German factory orders increased by 4.6% in July compared to June, after declining during the previous two months, according to figures published today by the country’s statistics agency Destatis. The results are adjusted for inflation and seasonal swings.
In June, factory orders had declined by -2.7%. July’s increase was the strongest in 13 months and was driven by a surge in foreign (non-Eurozone) demand.
The Federal Ministry for Economic Affairs and Energy wrote:
“After economic uncertainty due to geopolitical developments and cyclical weakening in the second quarter, the strong order increase provides an encouraging signal for the industry.”
Orders in manufacturing in July rose by:
- within Germany: +1.7%,
- from abroad: +6.9%.
- from the Eurozone: +1.7%,
- from abroad (non-Eurozone): +9.8%.
Producers of intermediate and capital goods posted +0.3% and +8.5% growth respectively, while those of consumer goods saw orders decline by -2.9% in July.
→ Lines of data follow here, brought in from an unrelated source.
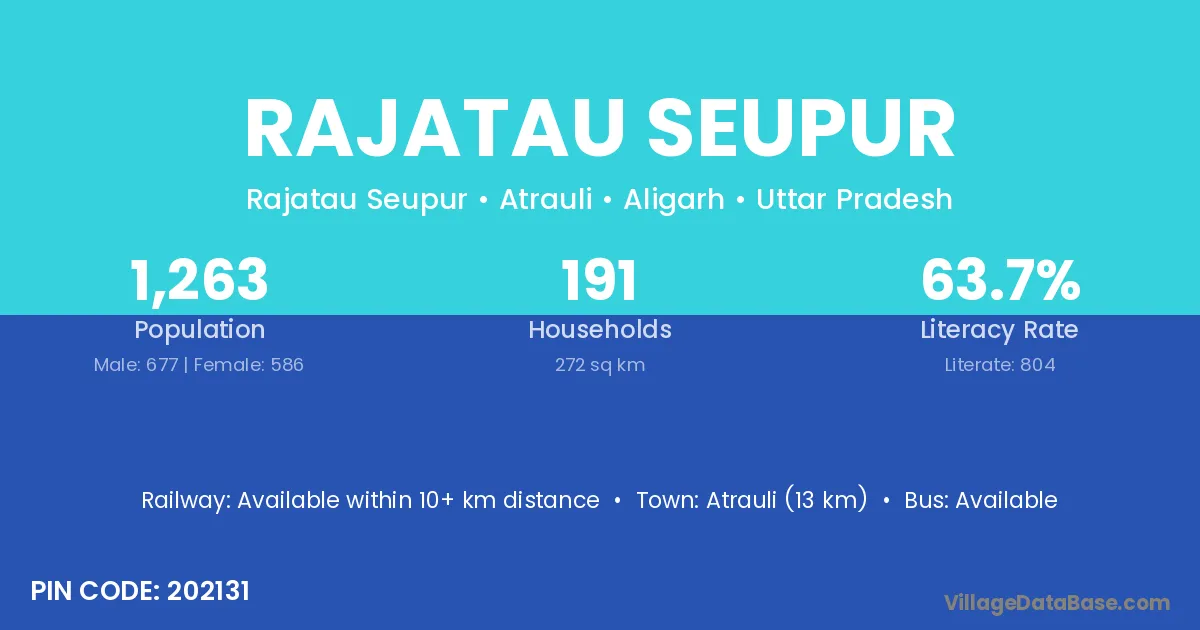 RAJATAU SEUPUR

Rajatau Seupur • Atrauli • Aligarh • Uttar Pradesh

1,263
Population
Male: 677 | Female: 586

191
Households
272 sq km

63.7%
Literacy Rate
Literate: 804

Railway: Available within 10+ km distance • Town: Atrauli (13 km) • Bus: Available

PIN CODE: 202131

VillageDataBase.com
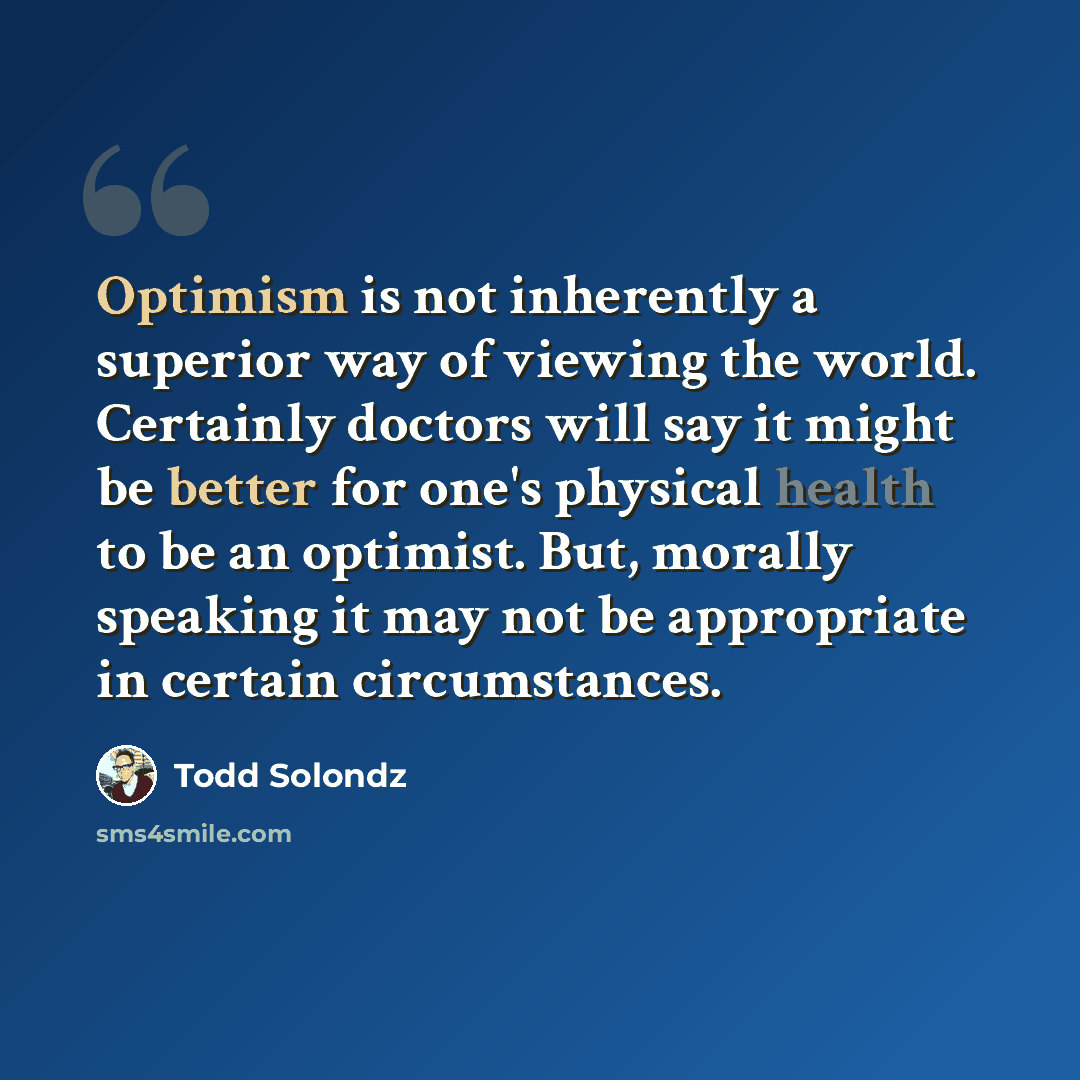 Optimism is not inherently a superior way of viewing the world. Certainly doctors will say it might be better for one's physical health to be an optimist. But, morally speaking it may not be appropriate in certain circumstances.

Todd Solondz

sms4smile.com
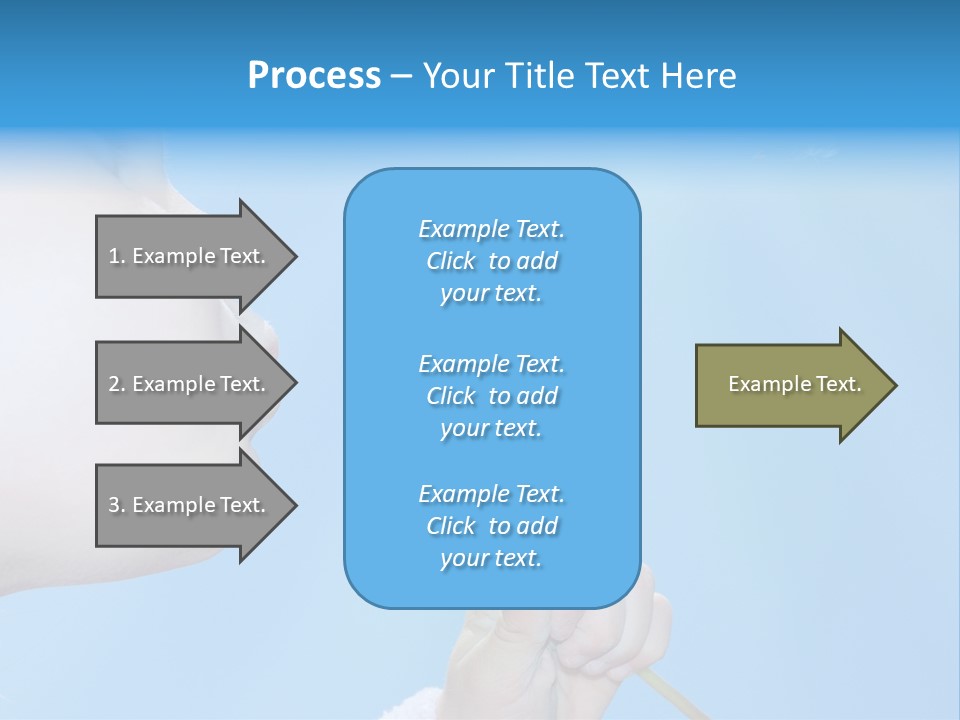 Process – Your Title Text Here

1. Example Text.

2. Example Text.

3. Example Text.

Example Text. Click to add your text.

Example Text. Click to add your text.

Example Text. Click to add your text.

Example Text.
Economists believe that the marginal increase from the Eurozone shows that Germany’s real risks are more due to the currency bloc’s economic weaknesses than the geopolitical problems in Ukraine and the Middle East.
(Data source: Destatis)
A summer of pessimism
German business confidence has suffered as the Eurozone increases economic sanctions against Russia and the world’s largest nation responds with tit-for-tat bans of agricultural products and food imports.
The Munich-based Ifo Institute reported that the German Business Climate Index for trade and industry had declined to 106.3 in August from 108 in July. Ifo said German firms were less satisfied with the current business situation and that the economy was losing steam.
In August, Destatis reported that German GDP contracted by -0.2% in Q2 2014, also commenting that “The German economy is losing momentum.” Economists said its Q1 growth (+0.4%) was probably due to abnormally mild winter conditions.
Bloomberg Businessweek quoted Carsten Brzeski, chief economist at ING-DiBa AG in Frankfurt, who said “Ahead of today’s ECB meeting, German new order data should give some relief that not everything is gloom and down. (Data are) providing evidence that the Eurozone’s largest economy should return to growth in the third quarter.”